Stored entries
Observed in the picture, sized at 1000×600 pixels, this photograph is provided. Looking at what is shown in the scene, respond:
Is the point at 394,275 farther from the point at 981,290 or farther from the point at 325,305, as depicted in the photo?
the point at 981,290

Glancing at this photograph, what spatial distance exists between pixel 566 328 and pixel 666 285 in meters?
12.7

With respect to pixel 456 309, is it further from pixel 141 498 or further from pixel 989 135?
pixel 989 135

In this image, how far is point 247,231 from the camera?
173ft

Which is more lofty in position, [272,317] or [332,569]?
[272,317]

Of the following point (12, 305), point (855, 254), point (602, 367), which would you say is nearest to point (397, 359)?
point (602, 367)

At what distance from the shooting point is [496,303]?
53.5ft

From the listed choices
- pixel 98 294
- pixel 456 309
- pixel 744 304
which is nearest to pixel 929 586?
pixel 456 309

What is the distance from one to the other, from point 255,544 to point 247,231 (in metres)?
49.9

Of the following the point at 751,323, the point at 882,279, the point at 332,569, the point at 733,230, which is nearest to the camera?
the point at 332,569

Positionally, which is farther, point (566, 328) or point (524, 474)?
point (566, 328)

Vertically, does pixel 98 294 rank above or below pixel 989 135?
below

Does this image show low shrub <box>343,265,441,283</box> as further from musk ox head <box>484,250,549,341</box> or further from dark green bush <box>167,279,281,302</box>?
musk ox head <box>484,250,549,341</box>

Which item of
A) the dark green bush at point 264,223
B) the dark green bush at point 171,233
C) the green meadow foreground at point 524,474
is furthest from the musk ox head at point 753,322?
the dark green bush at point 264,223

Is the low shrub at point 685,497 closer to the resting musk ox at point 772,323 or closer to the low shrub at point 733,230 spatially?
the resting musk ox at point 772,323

==

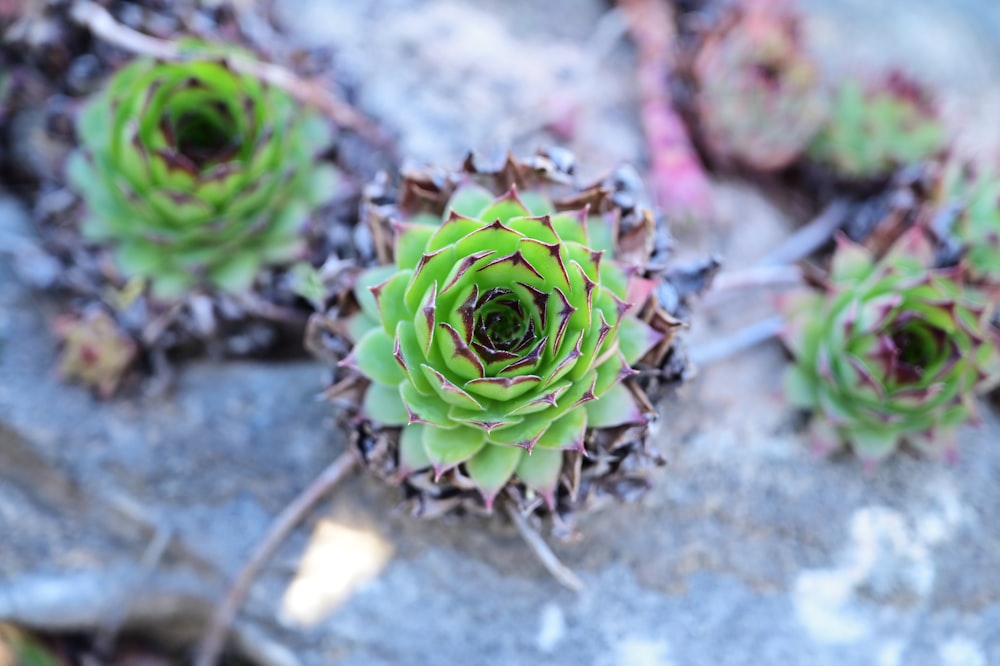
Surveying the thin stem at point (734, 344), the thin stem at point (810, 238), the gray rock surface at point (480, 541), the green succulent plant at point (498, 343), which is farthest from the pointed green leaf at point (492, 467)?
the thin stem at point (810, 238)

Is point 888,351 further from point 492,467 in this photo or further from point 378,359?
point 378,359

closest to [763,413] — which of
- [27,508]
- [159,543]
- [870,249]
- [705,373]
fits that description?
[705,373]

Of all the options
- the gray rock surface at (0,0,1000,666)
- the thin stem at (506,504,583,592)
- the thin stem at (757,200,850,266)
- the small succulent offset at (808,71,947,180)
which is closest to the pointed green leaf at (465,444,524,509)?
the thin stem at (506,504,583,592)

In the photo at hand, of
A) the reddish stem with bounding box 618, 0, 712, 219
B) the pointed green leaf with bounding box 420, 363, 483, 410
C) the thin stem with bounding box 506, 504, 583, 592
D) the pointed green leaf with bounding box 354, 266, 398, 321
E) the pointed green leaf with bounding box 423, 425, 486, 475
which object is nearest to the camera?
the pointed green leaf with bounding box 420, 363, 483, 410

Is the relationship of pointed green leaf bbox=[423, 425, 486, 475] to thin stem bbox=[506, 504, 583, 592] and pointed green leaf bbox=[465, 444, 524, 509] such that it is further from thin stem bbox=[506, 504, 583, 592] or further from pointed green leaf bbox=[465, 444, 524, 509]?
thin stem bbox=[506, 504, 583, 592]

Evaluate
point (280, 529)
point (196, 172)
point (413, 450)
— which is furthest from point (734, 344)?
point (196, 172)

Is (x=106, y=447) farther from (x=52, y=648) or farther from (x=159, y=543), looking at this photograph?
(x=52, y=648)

...

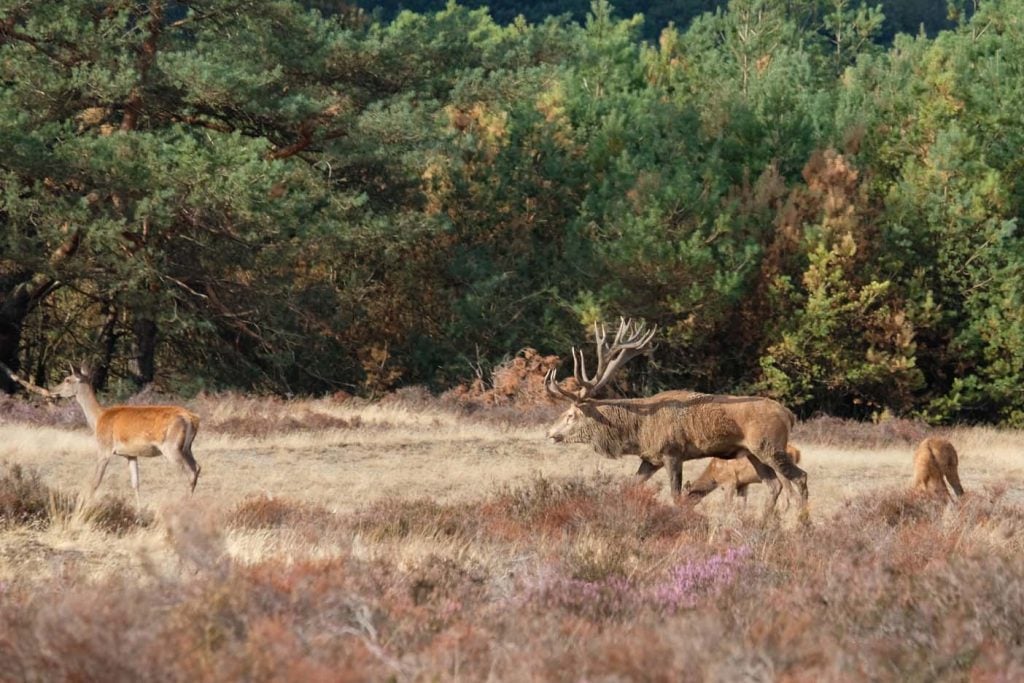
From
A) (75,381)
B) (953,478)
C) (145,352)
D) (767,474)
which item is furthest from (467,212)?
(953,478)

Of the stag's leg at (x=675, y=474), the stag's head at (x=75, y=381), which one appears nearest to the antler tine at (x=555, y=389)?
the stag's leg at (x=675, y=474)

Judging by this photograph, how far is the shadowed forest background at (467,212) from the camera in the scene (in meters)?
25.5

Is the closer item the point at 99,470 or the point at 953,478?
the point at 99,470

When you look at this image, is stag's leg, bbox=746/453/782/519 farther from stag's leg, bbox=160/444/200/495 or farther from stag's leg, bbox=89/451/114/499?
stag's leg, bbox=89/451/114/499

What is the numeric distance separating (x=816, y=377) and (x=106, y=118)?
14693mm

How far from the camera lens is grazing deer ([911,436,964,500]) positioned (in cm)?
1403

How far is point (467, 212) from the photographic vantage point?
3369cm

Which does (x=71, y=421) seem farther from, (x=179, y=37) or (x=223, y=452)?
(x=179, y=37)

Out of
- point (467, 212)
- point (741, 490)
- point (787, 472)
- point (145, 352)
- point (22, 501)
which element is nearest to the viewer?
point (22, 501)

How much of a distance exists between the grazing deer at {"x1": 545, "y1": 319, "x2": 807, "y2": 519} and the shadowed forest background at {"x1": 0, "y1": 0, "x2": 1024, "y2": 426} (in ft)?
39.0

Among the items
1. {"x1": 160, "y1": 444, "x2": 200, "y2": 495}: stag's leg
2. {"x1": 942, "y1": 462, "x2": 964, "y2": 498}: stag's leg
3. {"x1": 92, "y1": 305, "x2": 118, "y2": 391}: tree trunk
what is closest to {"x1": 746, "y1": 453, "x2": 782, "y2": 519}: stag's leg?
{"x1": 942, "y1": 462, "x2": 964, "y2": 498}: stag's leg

Instruction –
Identify every line in the items above that contains the string "scene", and copy each such line. Matches are case-sensitive.

Output for this task –
Observed in the picture, sized at 1000×600 pixels, this photograph is provided. Looking at what is shown in the scene, respond:
Judging by this photograph, how far is the shadowed forest background at (467,212) from the camera in the scene (in meters)?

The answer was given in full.